她從小到大什麽奇怪的東西都沒見過,自從鐘靈焰出現以後,怪事便接二連三的發生,這筆賬還沒跟他算呢,他到先挖苦起人來了。

鐘靈焰突然微微皺了皺眉頭,若有所思地問道:“你之前從沒見過鬼?”

南玉:“我好好的見什麽鬼?到是自打你來了之後我才跟開了天眼似的,是不是你搗的亂?”

鐘靈焰難得沒反駁回去,而是低頭看了一眼自己左手無名指,心裏的疑惑驟然明白了大半。

女人身上的運勢瞧着很弱,大概是有人明白這一點才讓她從小一直戴着自己的這枚指骨,他是天魔附體,一截指骨足以讓世上所有妖魔鬼怪聞風喪膽,自然是最好的護身符,現在這截指骨被他收走了,女人身上的運勢自然扛不住周圍的陰煞邪祟,所以才突然看得到這些東西。

他突然間不知道該說什麽好,索性閉口不談,掌心騰起一團黑煙瞬間将嬰兒包裹住,轉眼便不知所蹤。

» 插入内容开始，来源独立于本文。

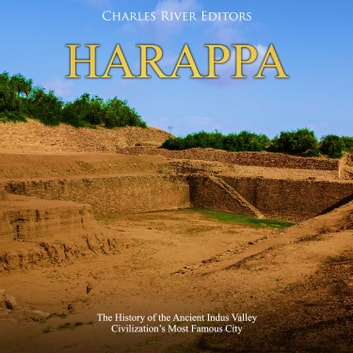 Harappa: The History of the Ancient Indus Valley Civilization's Most Famous City audiobook by Charles River Editors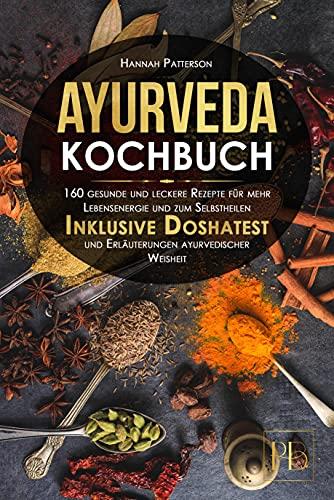 Ayurveda Kochbuch: 160 gesunde und leckere Rezepte für mehr Lebensenergie und zum Selbstheilen. Inklusive Doshatest und Erläuterungen ayurvedischer Weisheit.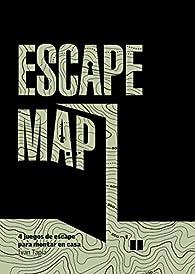 Escape map: 4 juegos de escape para montar en casa par Ivan Tapia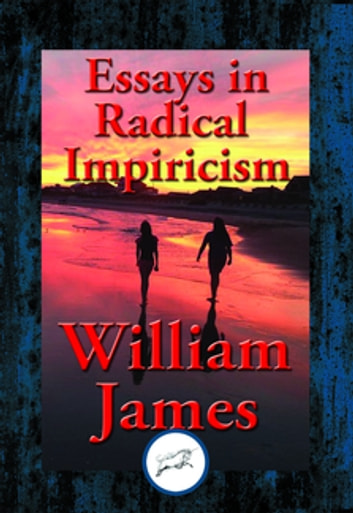 Essays in Radical Empiricism - With Linked Table of Contents ebook by Dr. William James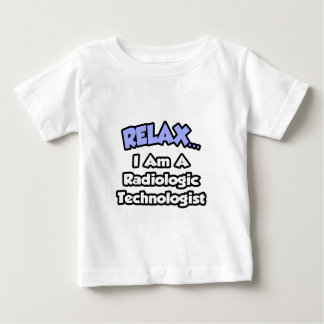 Relax .. I am a Radiologic Technologist Baby T-Shirt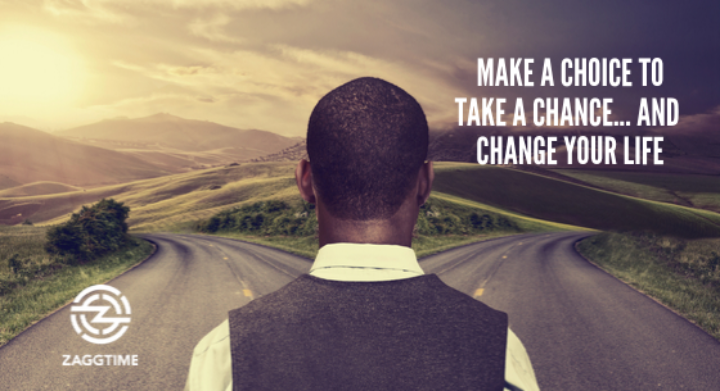 Make a Choice to take a Chance... and Change your life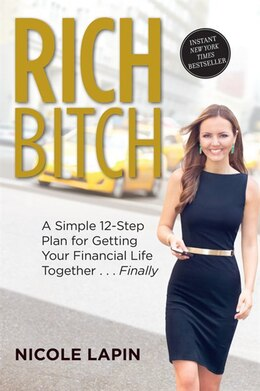 Book Rich Bitch: A Simple 12-step Plan For Getting Your Financial Life Together...finally by Nicole Lapin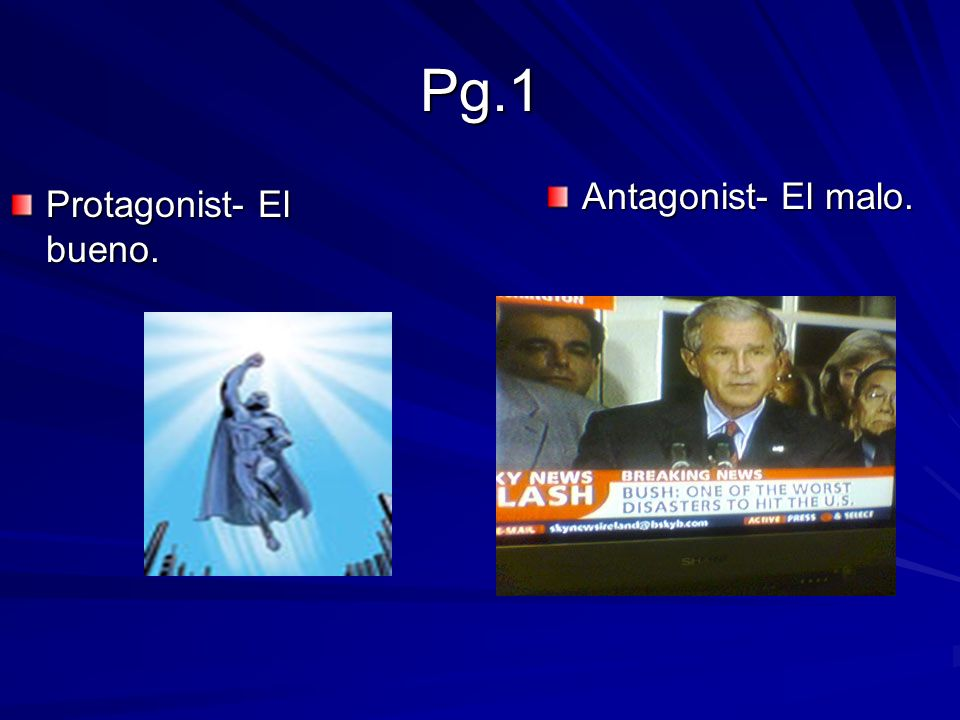 Pg.1 Protagonist- El bueno. Antagonist- El malo.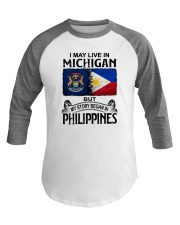LIVE IN MICHIGAN BEGAN IN PHILIPPINES Baseball Tee thumbnail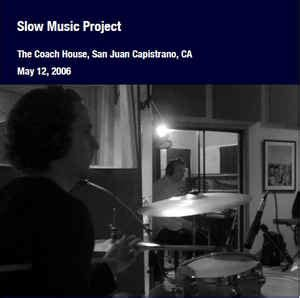 the coach house san juan capistrano slow music project the coach house san juan capistrano ca may 12 2006 file at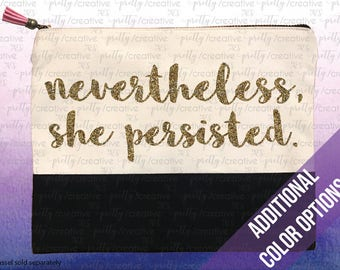 Nevertheless, She Persisted Two Tone Makeup/Travel Cosmetic Bag with Black Canvas Trim -  Black, Silver or Gold Glitter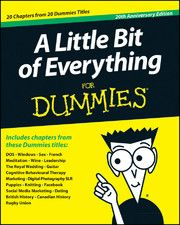 A Little Bit of Everything For Dummies By: John Wiley and Sons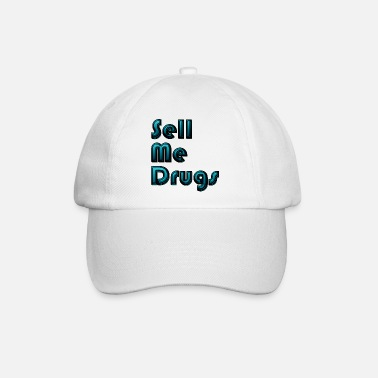 sell me drugs - Baseball Cap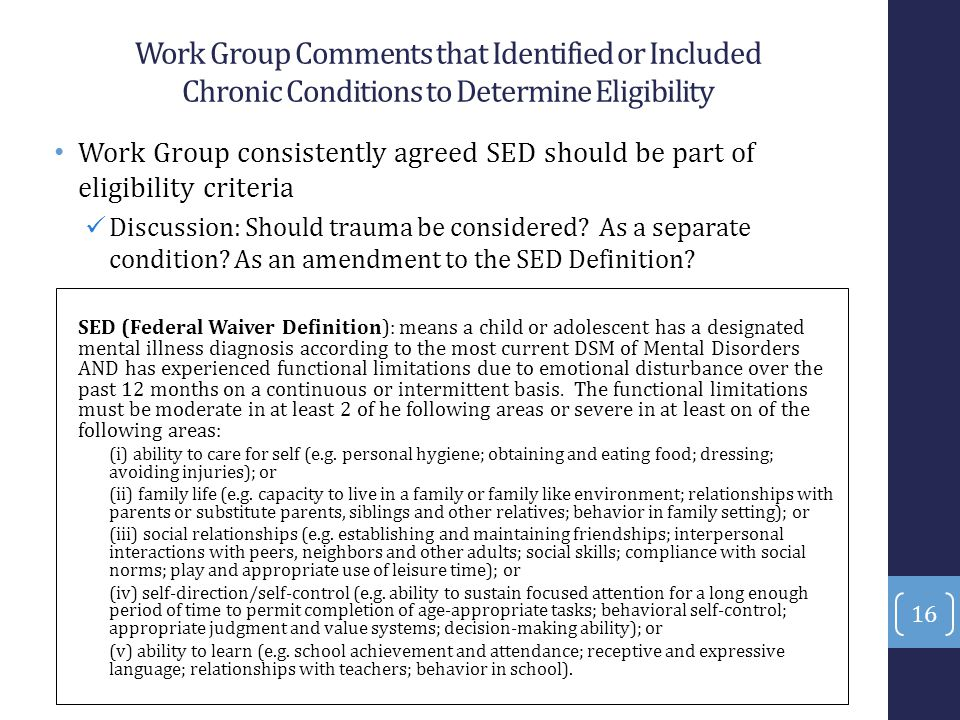 Work Group Comments that Identified or Included Chronic Conditions to Determine Eligibility Work Group consistently agreed SED should be part of eligi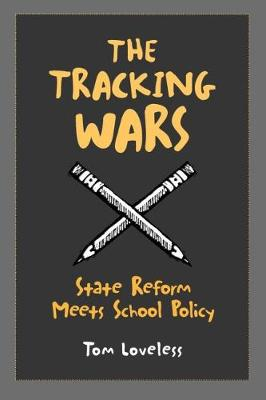 The Tracking Wars: State Reform Meets School Policy (Hardback)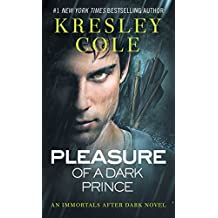 Pleasure of a Dark Prince (Immortals After Dark Book 9) (English Edition)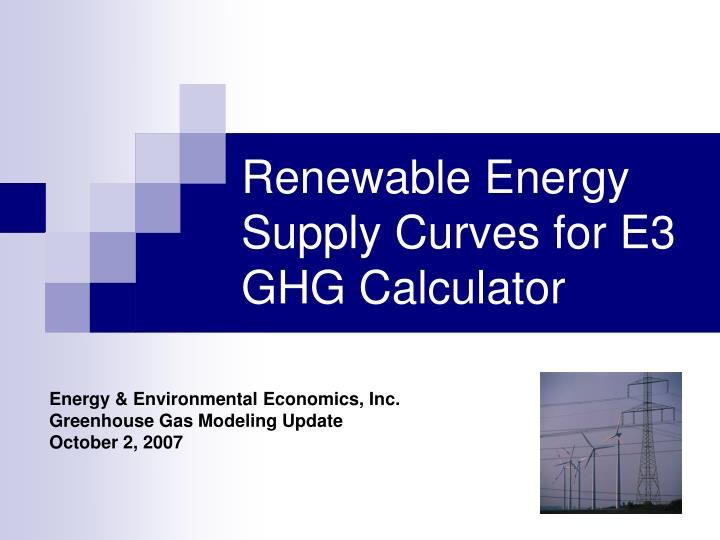 Renewable energy supply curves for e3 ghg calculator
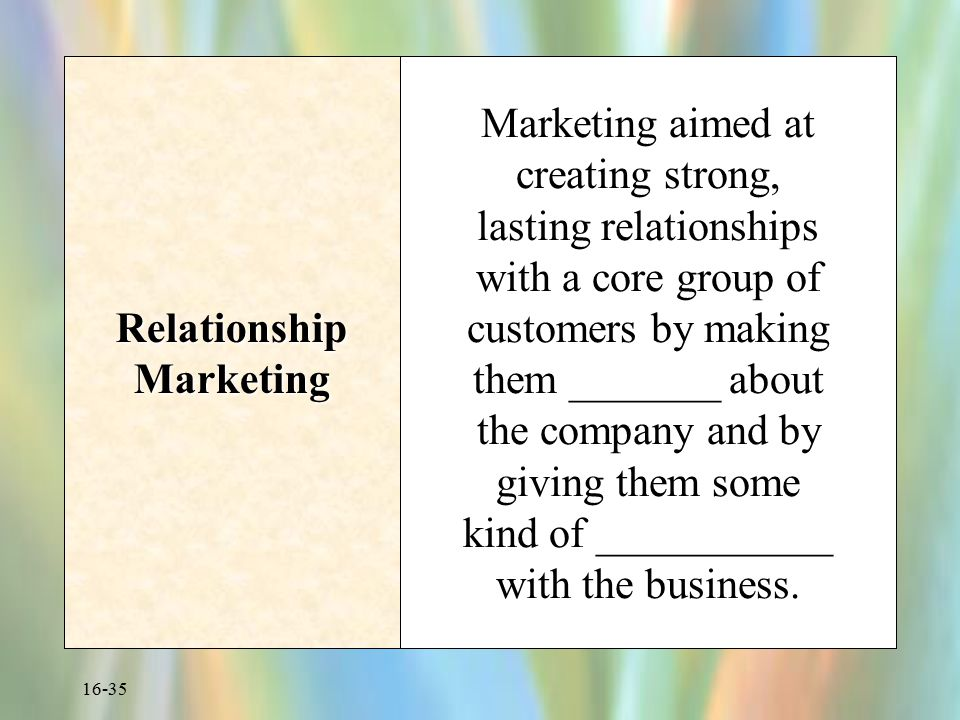 16-35 Relationship Marketing Marketing aimed at creating strong, lasting relationships with a core group of customers by making them _______ about the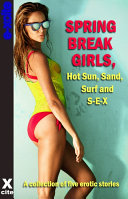 Spring Break Girls  Hot Sun  Sand  Surf and SEX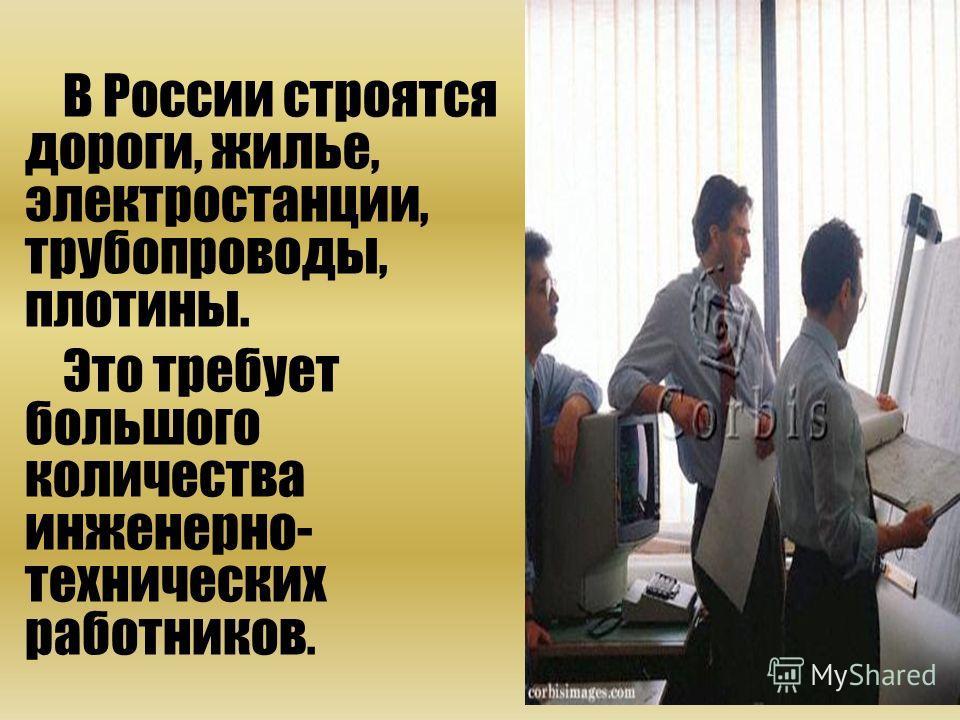 В России строятся дороги, жилье, электростанции, трубопроводы, плотины. Это требует большого количества инженерно- технических работников.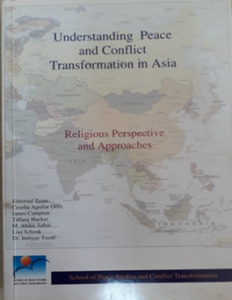 Book Cover: Understanding Peace and Conflict Transformation in Asia: Religious Perspective and Approaches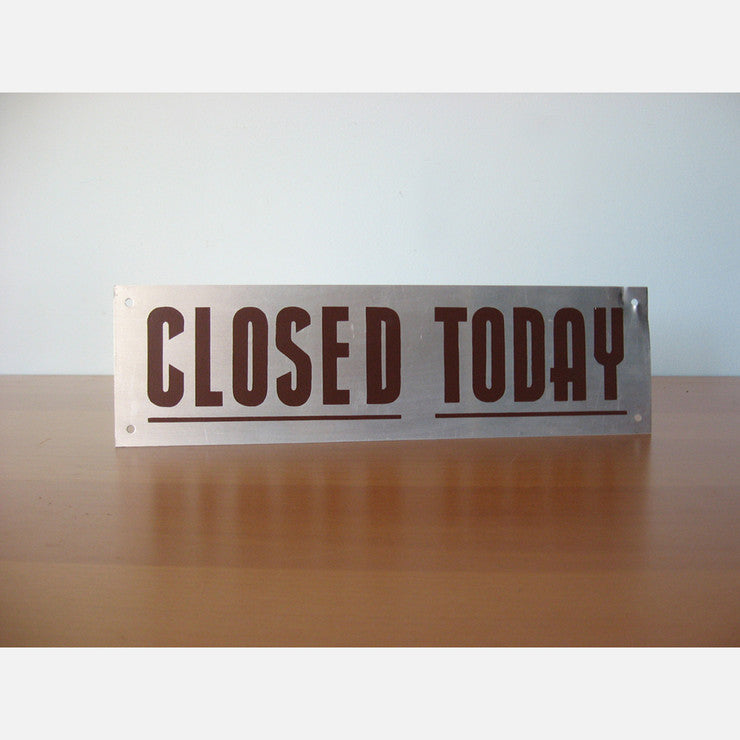 Closed Today Sign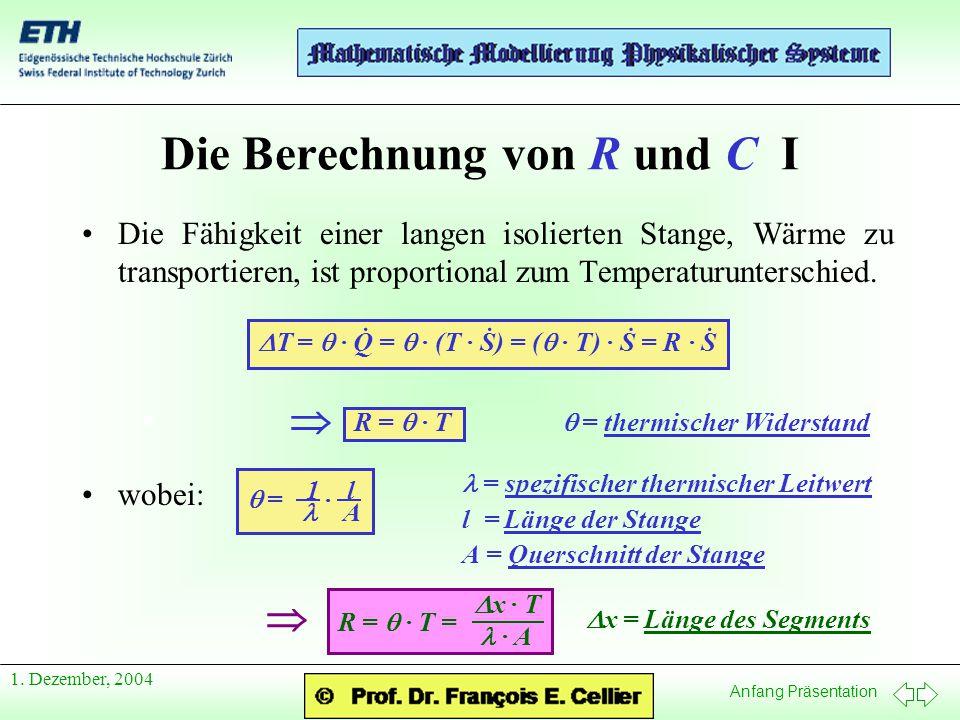 Die Berechnung von R und C I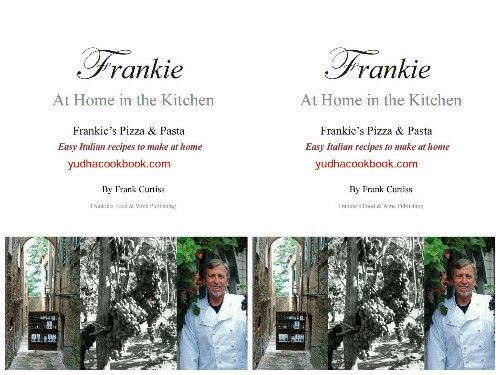 FRANKIE At Home In The Kitchen : Frankie's Pizza and Pasta/Easy Italian Recipes to Make at Home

南玉好奇又緊張地問:“你剛才做了什麽?那個小嬰兒去哪了?”

鐘靈焰幽深眸子裏淡淡的光芒随着火苗漸漸熄滅,“去該去的地方。”

就像他自己,總有一天也要去該去的地方。

兩個人在夜色下無言的站了一會兒,鐘靈焰低沉的嗓音突然在南玉耳邊響起。

“還不松手。”

南玉低頭一看,這才發現自己仍然緊緊抓着鐘靈焰的一條手臂,都給人家掐紅了。

她連忙松了手,尴尬片刻支吾了一句“謝謝。”

鐘靈焰沒看她,低着頭囑咐道:“你運勢很低,以後夜裏不要出門了。”

南玉疑惑地說:“我知道自己運氣不好,可是從前經常晚上出去也沒看見過什麽奇怪的東西,為什麽現在突然就能看到了?”

鐘靈焰胡扯:“……你大概是開天眼了。”

“為什麽啊?”

南玉崩潰地問道。

鐘靈焰:“大概你家祖師爺顯靈了吧。”

南玉恐懼之餘還是聽出了這句話裏挖苦的意思,可她也沒什麽骨氣再怼回去了,畢竟剛才又被他救了一次。

南玉:“……吃盒子蛋糕可以嗎?”

“嗯?”

鐘靈焰正在納悶究竟是誰把自己的指骨給了這姑娘,聞言心不在焉地擡了下眉毛,示意自己沒聽懂南玉的話。

南玉老臉有點挂不住,可還是忍氣吞聲地解釋道:“你的供奉。”

鐘靈焰不厚道地勾了勾唇,看到南玉的臉色之後,又勉強識時務的點了點頭。

他目光雖然冷然漠然,但一雙略有些內雙的狹長眼睛幹幹淨淨的,目光專注而沉靜,就這樣垂下眼睛看着誰時,會有種他對整個世界漫不經心,唯獨對你挺走心的錯覺,如若不問來龍去脈的話,還真是個讓人一眼就能怦然心動的大男孩。